Por Aldo Dórea Mattos
Imagine uma obra bem orçada, bem planejada e que tenha previsto 10% de lucro. Aos olhos de um analista incauto, parece que temos o melhor dos mundos: obra feita com dinheiro em caixa e resultado positivo do primeiro ao último mês. Mas não é bem assim que as coisas funcionam, porque a dinâmica da construção envolve dois aspectos que não podem ser subestimados:
- O fator tempo, isto é, como os serviços se situam ao longo dos meses;
- A forma como os serviços são pagos pela construtora (à vista, a prazo) e a defasagem entre esses desembolsos e o recebimento do dinheiro da medição pelo contratante.
Se você parar para pensar, na maioria das vezes o construtor financia a obra para seu contratante, pois gasta para fazer o serviço e somente depois é que recebe por esse serviço.
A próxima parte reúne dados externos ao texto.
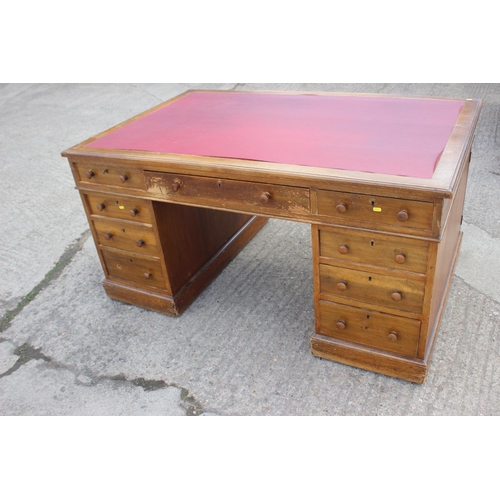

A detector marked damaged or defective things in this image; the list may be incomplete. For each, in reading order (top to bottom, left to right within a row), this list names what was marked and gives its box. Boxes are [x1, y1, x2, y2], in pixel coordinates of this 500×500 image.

crack in concrete [0, 231, 91, 336]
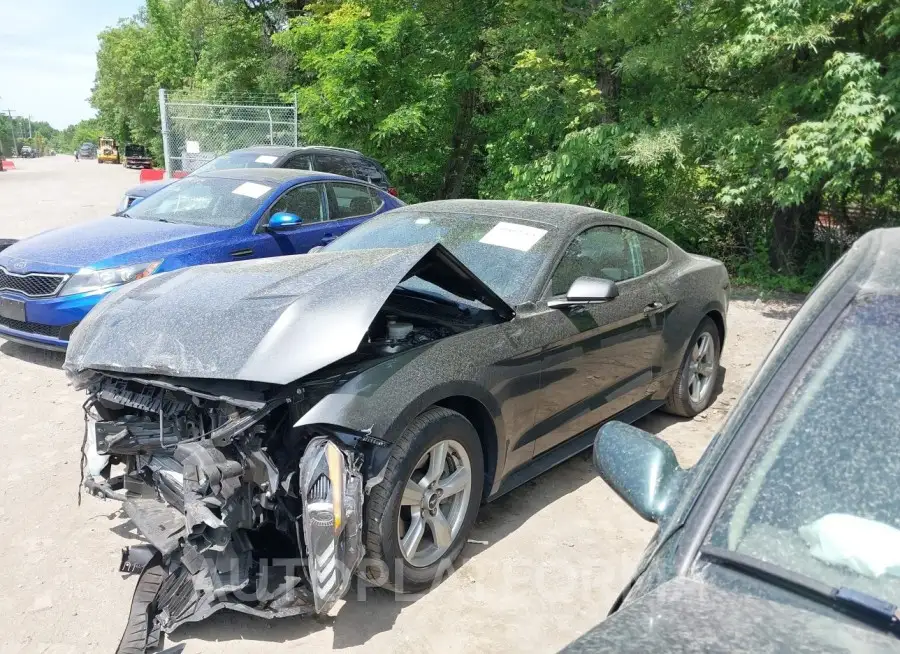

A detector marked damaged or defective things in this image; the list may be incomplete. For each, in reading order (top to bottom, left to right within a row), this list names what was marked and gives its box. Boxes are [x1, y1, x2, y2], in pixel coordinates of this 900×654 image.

É esse “descompasso” entre a saída e a entrada do dinheiro que precisam ser analisados pelo orçamentista e pela diretoria da empresa.
É por isso que não se pode confundir orçamento com fluxo de caixa. Enquanto o orçamento é uma posição estática, o fluxo de caixa (ou cash flow, inglês) refere-se ao fluxo do dinheiro no caixa da empresa, ou seja, ao montante de dinheiro recebido e gasto por uma empresa durante um período de tempo definido.
O exemplo abaixo há de esclarecer como se obtém o fluxo de caixa de uma obra.
Seja uma obra hipotética que tem uma planilha de quatro serviços (A a D) e que tenha um custo direto orçado por 400 unidades monetárias e o custo indireto por 100. A Fig. 1 mostra este custo distribuído no tempo, ou seja, sob a forma de um cronograma.
Para passarmos de custo a venda, digamos que a empresa pretenda obter 100 de lucro, o que nos leva à Fig. 2, que é a Fig. 1 com indireto e lucro diluídos nos quatro serviços.
O cronograma da Fig. 2 é o que se chama de cronograma econômico, porque está levando em consideração o momento da execução do serviço (isto é, o fato gerador) e não o momento em que a construtor receberá o dinheiro. É, portanto, um cronograma feito por regime de competência e não por regime de caixa. Para passarmos de custo a venda, digamos que a empresa pretenda obter 100 de lucro, o que nos leva à Fig. 2, que é a Fig. 1 com indireto e lucro diluídos nos quatro serviços.
Como o que estamos buscando é o fluxo de caixa, precisamos agora verificar quando e como a obra realmente gastará os 500 e quando e como ela realmente receberá os 600. É aí que está o xis da questão da gestão financeira do contrato.
Suponhamos que nesta obra 50% do serviço seja desembolso no próprio mês de execução do serviço e que 50% seja desembolsado somente no mês seguinte. Esta não é uma premissa absurda: é o que acontece assumindo-se que a mão de obra corresponda à metade do custo do serviço, sendo paga no mesmo mês do serviço, que o construtor consiga negociar o pagamento do material para 30 dias. Desta forma, o cronograma de saída do dinheiro (desembolso) é o da Fig. 3. Note que ele vai até o mês 6.
Vejamos agora quando entra dinheiro na conta do construtor. Para isso, precisamos de outra premissa: a medição é paga no mês seguinte ao da execução dos serviços. Com esta premissa, o momento de ingresso do dinheiro é, portanto, a Fig. 2 “empurrada” um mês para frente (Fig. 4). Como era de se esperar, essa tabela também tem seis meses.
O que nos resta agora é juntar todas as peças para obter o fluxo de caixa da obra, isto é, verificar mês a mês quanto entrou e quanto saiu e, assim, obter o movimento de caixa ao longo da obra. Basta olhar as Fig. 3 e 4:
- Mês 1 – a obra desembolsou 35 e teve 0 de ingresso, ficando portanto com saldo negativo de 35;
- Mês 2 – a obra desembolsou 90 e teve 75 de ingresso, o que dá uma posição de -15 no mês e saldo acumulado negativo de 50.
A Fig. 5 sintetiza os cálculos:
Agora transporte esse raciocínio para uma construtora que tem 10 obras dessa mesma natureza. A depender do estágio de cada obra, a defasagem entre o econômico e o financeiro pode levar a empresa à ruína. É como se diz lá em Sergipe: “vai morrer de fome com a boca cheia”.
Conclusão: embora a obra tenha sido bem orçada e dê um lucro de 100, ela só operará “no azul” após o 4º mês! Além disso, a obra alcançará uma posição de -50 no segundo mês. Será que a empresa consegue ficar com esse montante descoberto? Terá a empresa saúde financeira para isso? Precisará recorrer a empréstimos nada baratos?